Enemies of the People


All were agreed that Sambath’s ten-year voyage to the innermost sanctum of the Khmer Rouge killing machine was remarkable for its perseverance, bravery and honesty. Many in the audience had, like Sambath, lost their family in the killing fields. Afterwards, several brought him gifts as tokens of thanks for his service to the people.
We’ve now shown the film seven times this week and we have one more screening to go, and I really believe that for the first time, Sambath may be approaching some kind of closure on the entire experience. The thing that kept him going through his decade of lonely struggle was the idea that one day he could present his work to his people and together they could all achieve some kind of enlightened and communal understanding of those dark days of a generation ago.
In making this film about a major but terrible historical event, I know we gave a lot of care to making the film as present tense as possible. We were always trying to achieve unprecedented investigative research into the past, while never letting it escape the prism of now.

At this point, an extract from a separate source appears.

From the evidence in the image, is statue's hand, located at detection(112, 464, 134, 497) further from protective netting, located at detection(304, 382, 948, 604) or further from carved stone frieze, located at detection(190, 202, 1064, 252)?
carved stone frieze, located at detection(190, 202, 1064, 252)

Observing the Cambodian audiences this week, I realise how crucially important Sambath’s work is for the future of the country.
Enemies of the People  Enemies of the People


As I write, we are awaiting the verdict of the UN-backed court on the first accused Khmer Rouge official, a relatively lowly prison chief. [Editor's note: Kaing Guek Eav received a guilty verdict this week, though many people feel the sentence was too lenient.] The most senior surviving Khmer Rouge leader is Nuon Chea—he was Pol Pot’s deputy and is known as Brother Number Two. Nuon Chea, who is the principal target of Sambath’s work and a main character in our film, is expected to be sent for trial in a few months. Since he was arrested three years ago—and Sambath perforce stopped filming him—Brother Number Two has told the judges nothing. This, despite the fact that to Sambath he has given a very detailed account of how he and Pol Pot ordered political killings on a massive scale during their time in power.
No wonder the court has sought to use our film as evidence. Amazing that such an institution with a budget of around $150 million [the Cambodian court] has not so far been able to obtain evidence as strong as one resourceful-but-unassuming young man with a small digital camera and an even smaller budget.
When you see our film, you may think it is an open-and-shut case. Many are crying out for it to be used to achieve justice for one of the 20th century’s most appalling episodes—and there is no doubt that it will play a part. But you may also take away something else from the film: that before you can get Justice you have to get Truth. Sambath’s efforts are in pursuit of Truth. His success is due to his extraordinarily humane attitude to the people who destroyed his childhood world. It may just be that his humanity may lead to something even greater than Justice. It may lead to genuine Reconciliation. And that may have repercussions well beyond the borders of Cambodia.


Enemies of the People opens in New York at the Quad Cinema on Friday, July 30.